Endspurt im Sommerschlussverkauf

Bis Montag können die Klubs noch Spieler verpflichten oder ausleihen. SPORT1 erklärt, was sie zum Transfer-Endspurt wissen müssen.
Dortmunds Jonas Hofmann (l.) und Tottenhams Lewis Holtby werden vor Schließung des Transferfensters wohl noch den Klub wechseln
Dortmunds Jonas Hofmann (l.) und Tottenhams Lewis Holtby werden vor Schließung des Transferfensters wohl noch den Klub wechseln
© Getty Images
Bis Montag können die Klubs noch Spieler verpflichten oder ausleihen. SPORT1 erklärt, was sie zum Transfer-Endspurt wissen müssen.

Die Uhr tickt. Den Vereinen bleiben nur noch wenige Stunden, um noch einmal auf dem Transfermarkt zuzuschlagen.

Schon am Sonntag sind viele Klubs tätig geworden. So bestätigte etwa Borussia Dortmund die Rückkehr von Shinji Kagawa (News).

Im Endspurt mehren sich die Gerüchte um mögliche Verpflichtungen ? es dürfte sich bis Montagabend also noch einiges tun. (SPORT1 berichtet am Montag in einem Transfer-Ticker).

SPORT1 erklärt, was Sie bis zur Schließung des Transferfensters wissen müssen.

In der Bundesliga, Primera Division, Premier League, Serie A und Ligue 1 schließt das Transferfenster am 1. September. Eigentlich ist der 31. August der Stichtag im Sommer. Da dieser jedoch auf einen Sonntag fällt und somit kein offizieller Banktag ist, verlängert sich diese Frist um einen Tag.

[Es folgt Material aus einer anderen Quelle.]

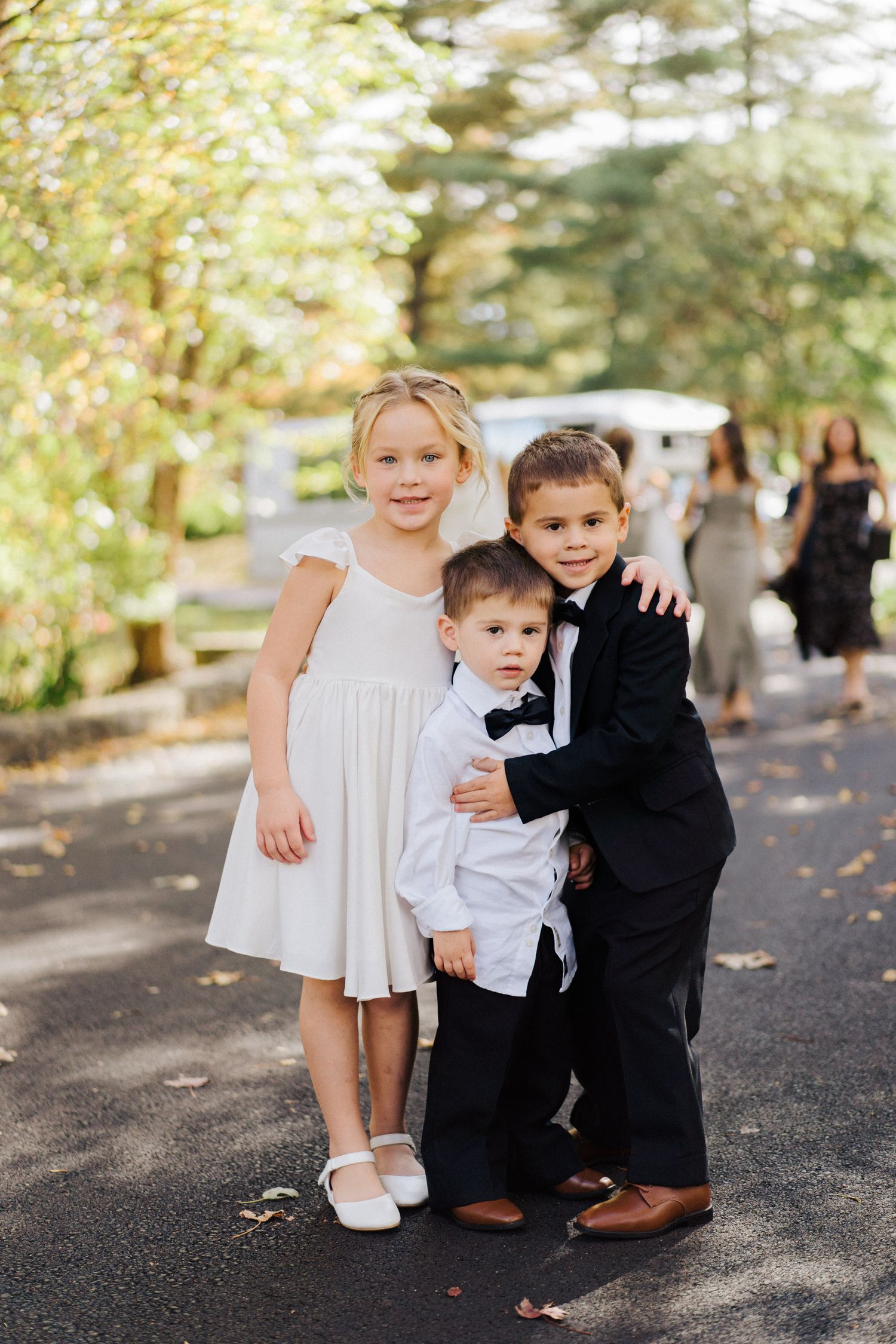 Three young children in formal attire pose together on a paved path surrounded by autumn foliage.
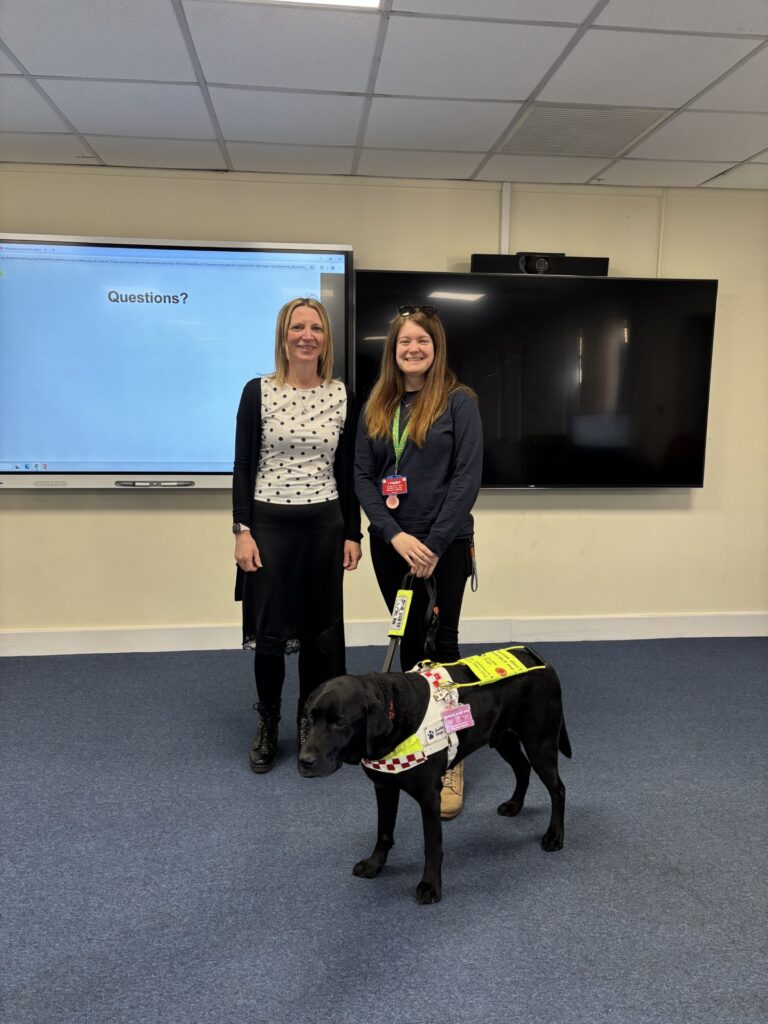 Coalition CEO Nikki with Involvement Officer Megan and her assistance dog, Rowley in front of a digital board that says 'questions?'.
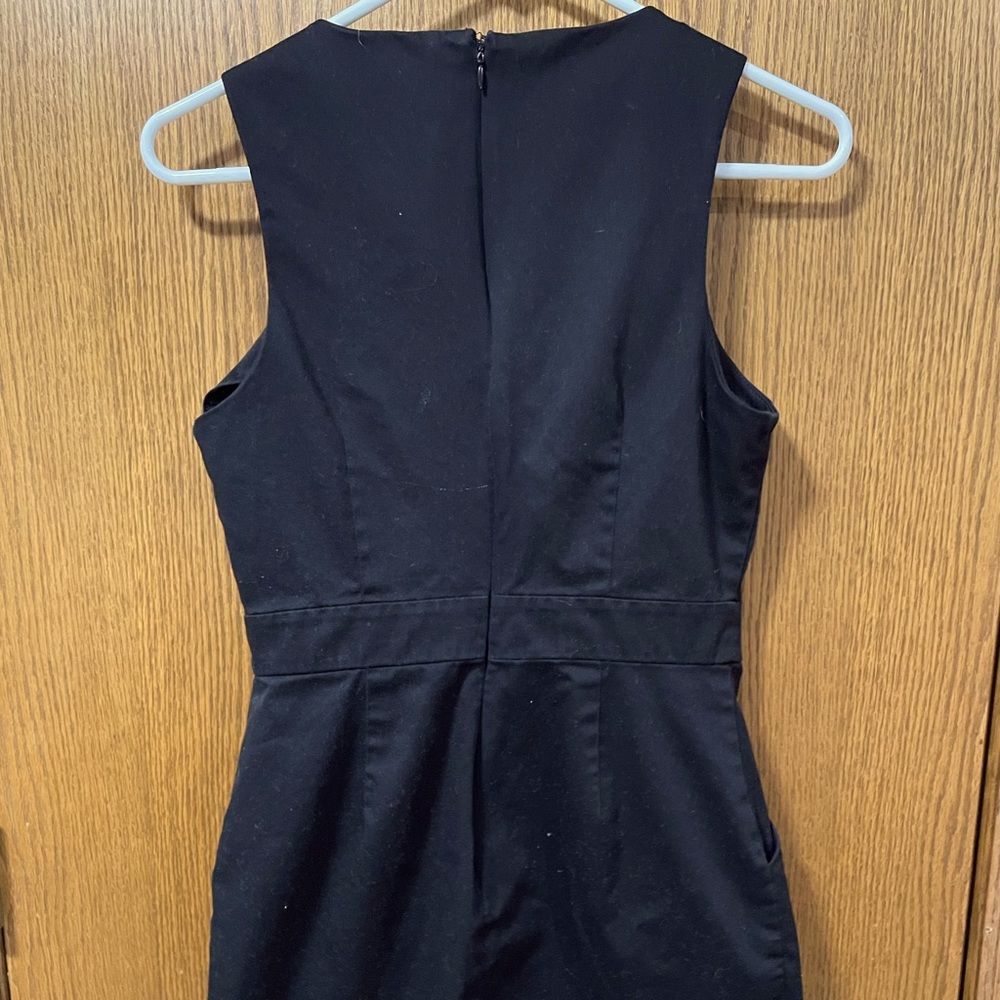 Black fitted dress with pockets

Für Deutschland bedeutet das: Bis 12 Uhr muss ein Spieler auf der offiziellen Transferliste der Deutschen Fußball-Liga (DFL) eingetragen sein, bis 18 Uhr müssen die unterschriebenen Verträge bei der DFL eingereicht werden.

Der schwach gestartete Hamburger SV will noch nachbessern. Die Leihe von US-WM-Teilnehmer Julian Green von Bayern München ist so gut wie sicher.

Außerdem soll Lewis Holtby von Tottenham Hotspur den Verein verstärken. Der frühere Schalker kommt am Montag in die Hansestadt.

"Lewis Holtby wird morgen hier in Hamburg sein und den Medizincheck machen", sagte der HSV-Vorstandsvorsitzende Dietmar Beiersdorfer am Sonntagabend im "NDR Sportclub".

Im Gegenzug schaffen die Norddeutschen Platz im Kader. Denn Milan Badelj steht vor einem Wechsel zum AC Florenz. Die Hamburger vermeldeten bereits, dass der Mittelfeldspieler seinen Medizincheck bei den Italiener absolviert.

Auch der FSV Mainz hat angekündigt, noch einmal nachbessern zu wollen - unter anderem in Person von Jonas Hofmann. Borussia Dortmund hat am Sonntag bereits bestätigt, dass sich der 22 Jahre alte Offensivspieler bereits zu Verhandlungen in Mainz befindet.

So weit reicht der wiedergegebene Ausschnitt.